[Stored items]
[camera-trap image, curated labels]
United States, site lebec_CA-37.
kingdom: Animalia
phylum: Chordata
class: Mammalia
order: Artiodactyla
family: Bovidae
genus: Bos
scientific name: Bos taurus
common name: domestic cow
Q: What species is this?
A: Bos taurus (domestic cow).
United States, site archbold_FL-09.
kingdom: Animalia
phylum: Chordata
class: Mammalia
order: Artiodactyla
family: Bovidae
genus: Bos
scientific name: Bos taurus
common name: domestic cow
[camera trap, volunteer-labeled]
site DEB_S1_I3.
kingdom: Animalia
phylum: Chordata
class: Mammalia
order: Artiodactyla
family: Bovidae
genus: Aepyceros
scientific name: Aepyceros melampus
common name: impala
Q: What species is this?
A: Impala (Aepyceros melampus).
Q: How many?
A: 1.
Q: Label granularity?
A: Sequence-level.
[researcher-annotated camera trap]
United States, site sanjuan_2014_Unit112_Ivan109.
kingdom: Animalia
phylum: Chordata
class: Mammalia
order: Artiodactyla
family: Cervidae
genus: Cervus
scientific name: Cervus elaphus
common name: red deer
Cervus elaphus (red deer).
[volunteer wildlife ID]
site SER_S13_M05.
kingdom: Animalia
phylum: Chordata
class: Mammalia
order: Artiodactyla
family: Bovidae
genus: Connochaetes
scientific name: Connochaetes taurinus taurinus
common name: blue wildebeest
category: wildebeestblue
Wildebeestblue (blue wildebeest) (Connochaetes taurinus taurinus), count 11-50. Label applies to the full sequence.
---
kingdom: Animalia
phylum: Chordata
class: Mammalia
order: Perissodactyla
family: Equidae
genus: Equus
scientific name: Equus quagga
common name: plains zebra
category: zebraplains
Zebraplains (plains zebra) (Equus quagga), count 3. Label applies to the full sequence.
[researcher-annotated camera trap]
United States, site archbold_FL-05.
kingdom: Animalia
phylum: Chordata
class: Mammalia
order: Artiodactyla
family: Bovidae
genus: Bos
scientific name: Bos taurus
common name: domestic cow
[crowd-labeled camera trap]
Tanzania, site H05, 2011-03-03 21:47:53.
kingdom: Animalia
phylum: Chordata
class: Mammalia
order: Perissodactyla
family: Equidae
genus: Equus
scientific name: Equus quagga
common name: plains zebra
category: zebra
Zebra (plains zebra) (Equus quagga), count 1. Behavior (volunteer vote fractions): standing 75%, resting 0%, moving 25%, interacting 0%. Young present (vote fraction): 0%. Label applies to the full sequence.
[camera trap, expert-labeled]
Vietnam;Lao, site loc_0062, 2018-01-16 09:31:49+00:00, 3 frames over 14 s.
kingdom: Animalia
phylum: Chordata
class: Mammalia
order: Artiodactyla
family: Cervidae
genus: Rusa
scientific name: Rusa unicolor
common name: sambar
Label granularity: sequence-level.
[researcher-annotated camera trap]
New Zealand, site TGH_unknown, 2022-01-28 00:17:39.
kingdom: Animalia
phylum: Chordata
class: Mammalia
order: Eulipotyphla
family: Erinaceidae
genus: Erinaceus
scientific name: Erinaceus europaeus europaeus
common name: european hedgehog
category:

> [What needs to be done]
Repeat every line of the data precisely.

> [Response to this task]
[camera-trap image, curated labels]
United States, site lebec_CA-37.
kingdom: Animalia
phylum: Chordata
class: Mammalia
order: Artiodactyla
family: Bovidae
genus: Bos
scientific name: Bos taurus
common name: domestic cow
Q: What species is this?
A: Bos taurus (domestic cow).
United States, site archbold_FL-09.
kingdom: Animalia
phylum: Chordata
class: Mammalia
order: Artiodactyla
family: Bovidae
genus: Bos
scientific name: Bos taurus
common name: domestic cow
[camera trap, volunteer-labeled]
site DEB_S1_I3.
kingdom: Animalia
phylum: Chordata
class: Mammalia
order: Artiodactyla
family: Bovidae
genus: Aepyceros
scientific name: Aepyceros melampus
common name: impala
Q: What species is this?
A: Impala (Aepyceros melampus).
Q: How many?
A: 1.
Q: Label granularity?
A: Sequence-level.
[researcher-annotated camera trap]
United States, site sanjuan_2014_Unit112_Ivan109.
kingdom: Animalia
phylum: Chordata
class: Mammalia
order: Artiodactyla
family: Cervidae
genus: Cervus
scientific name: Cervus elaphus
common name: red deer
Cervus elaphus (red deer).
[volunteer wildlife ID]
site SER_S13_M05.
kingdom: Animalia
phylum: Chordata
class: Mammalia
order: Artiodactyla
family: Bovidae
genus: Connochaetes
scientific name: Connochaetes taurinus taurinus
common name: blue wildebeest
category: wildebeestblue
Wildebeestblue (blue wildebeest) (Connochaetes taurinus taurinus), count 11-50. Label applies to the full sequence.
---
kingdom: Animalia
phylum: Chordata
class: Mammalia
order: Perissodactyla
family: Equidae
genus: Equus
scientific name: Equus quagga
common name: plains zebra
category: zebraplains
Zebraplains (plains zebra) (Equus quagga), count 3. Label applies to the full sequence.
[researcher-annotated camera trap]
United States, site archbold_FL-05.
kingdom: Animalia
phylum: Chordata
class: Mammalia
order: Artiodactyla
family: Bovidae
genus: Bos
scientific name: Bos taurus
common name: domestic cow
[crowd-labeled camera trap]
Tanzania, site H05, 2011-03-03 21:47:53.
kingdom: Animalia
phylum: Chordata
class: Mammalia
order: Perissodactyla
family: Equidae
genus: Equus
scientific name: Equus quagga
common name: plains zebra
category: zebra
Zebra (plains zebra) (Equus quagga), count 1. Behavior (volunteer vote fractions): standing 75%, resting 0%, moving 25%, interacting 0%. Young present (vote fraction): 0%. Label applies to the full sequence.
[camera trap, expert-labeled]
Vietnam;Lao, site loc_0062, 2018-01-16 09:31:49+00:00, 3 frames over 14 s.
kingdom: Animalia
phylum: Chordata
class: Mammalia
order: Artiodactyla
family: Cervidae
genus: Rusa
scientific name: Rusa unicolor
common name: sambar
Label granularity: sequence-level.
[researcher-annotated camera trap]
New Zealand, site TGH_unknown, 2022-01-28 00:17:39.
kingdom: Animalia
phylum: Chordata
class: Mammalia
order: Eulipotyphla
family: Erinaceidae
genus: Erinaceus
scientific name: Erinaceus europaeus europaeus
common name: european hedgehog
category:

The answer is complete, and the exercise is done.